“If I was going there, I wouldn’t start from here!” is a legendary response to a request for directions. I’ve been mulling over the topic of maps, plans, and their hidden complexities prompted by US marketing and business guru Seth Godin’s recent blog post. It reminded me of an experience on our honeymoon which came close to ending a beautiful friendship far too soon.

Forty years ago, my new wife and I were on a plane to Dublin where we would pick up a hire car and set off for the West Coast of Ireland. I asked at the car hire desk if there was a map in the car (Sat-Nav… this was the 80s!). He said, “Yes – in the glove box”. It turned out to be a tourist map with key locations and landmarks, but no road network. It ended up being a long, frustrating, stressful drive. Our marriage survived its first test, but it was touch and go at times.

The map of Eire looked pretty with lots of pictures and comments about history and famous places, but a map is supposed to help you get to where you want to be. They should show the details of various routes, with distances providing some idea as to how long the journey may take.

Scale is another issue for maps. I was once asked by a colleague in Bournemouth to drop off a letter in Inverness on my way home from Glasgow to Aberdeen. I asked if they knew how far it was between Inverness and Aberdeen and was told, “It’s only about an inch on the map!”

The problem is often simply in the translation. Think of it this way. Describe your daily commute or usual route to the kids or grandkids. I’m sure you could drive it blindfolded… please don’t! Yet how would you draw or sketch it out for someone from a different city or even country to follow your route? It’s a very different skill.

There’s a game which illustrates this perfectly. You think of a well-known song and tap it out on a table and ask others to “name that tune”. The problem is, you hear the tune in your head, they just hear the tapping on the table. Try it. It gets very frustrating. You think everyone will know the tune but it’s pretty difficult for most to recognise nothing more than a random rhythm. While all the time you are hearing the tune perfectly – but only in your head.

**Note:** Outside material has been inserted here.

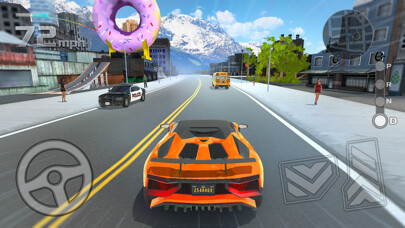 Run android online APK Car Games from MyAndroid or emulate Car Games using MyAndroid Run android online APK Car Games from MyAndroid or emulate Car Games using MyAndroid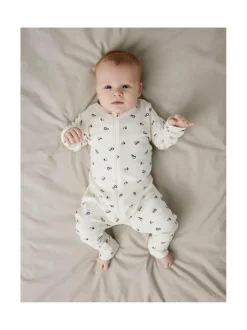 Nbmnightsuit-yöpuvut 2-pack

Recognising the importance of producing something that will clearly and simply help people get to their destination is something we take a great deal of time thinking about. How do we break down and explain complex concepts like investment and the management of risk or why and how we apply suitable planning tools? The fact that we specialise in these areas is only helpful if we have the skills and abilities to communicate with clarity and confidence.

Handing clients the latest scientific research paper on multi-factor investing may not be the ideal solution. Providing a series of opportunities for you to ask and have your questions answered, on whatever is on your mind works much better for us. The good news is that according to our client feedback results, it works better for our clients too.

Our role is simple. To improve our client’s confidence and comfort when making life’s financial decisions. Here’s how we do this.

Our initial meetings help establish the starting point and the intended destination. It suggests a route, but there are always multiple options. There are many ways to get to where you want to be, and some are better than others. The key thing is to make sure you get to where you want, the route you take is secondary.

Why would you change the route? Circumstances have a habit of changing often just when we least expect it. There could be a family health issue that requires bringing forward your retirement, or a relocation here or abroad due to a new job which may alter the planned timescales.

Our regular catch-up meetings help plot progress and explore if we need to re-draw the map or use another route. The skill lies in being a specialist “financial navigator” who understands the technical terrain, the implications of each decision or route, and can help manage the time and cost of the journey all at the same time.

As Seth mentions in his article, “Finding our way, getting the job done, changing our minds – these are forms of wayfinding. And our internal layout of the world doesn’t match the way it is actually built.”

Technology such as Sat-Nav, as no doubt you’ve experienced, can often lead you to the wrong place. Technology has its place, but we prefer to blend it with the human experience and ability to communicate clearly to the difference people, personalities, experiences, and expertise that makes up our client population.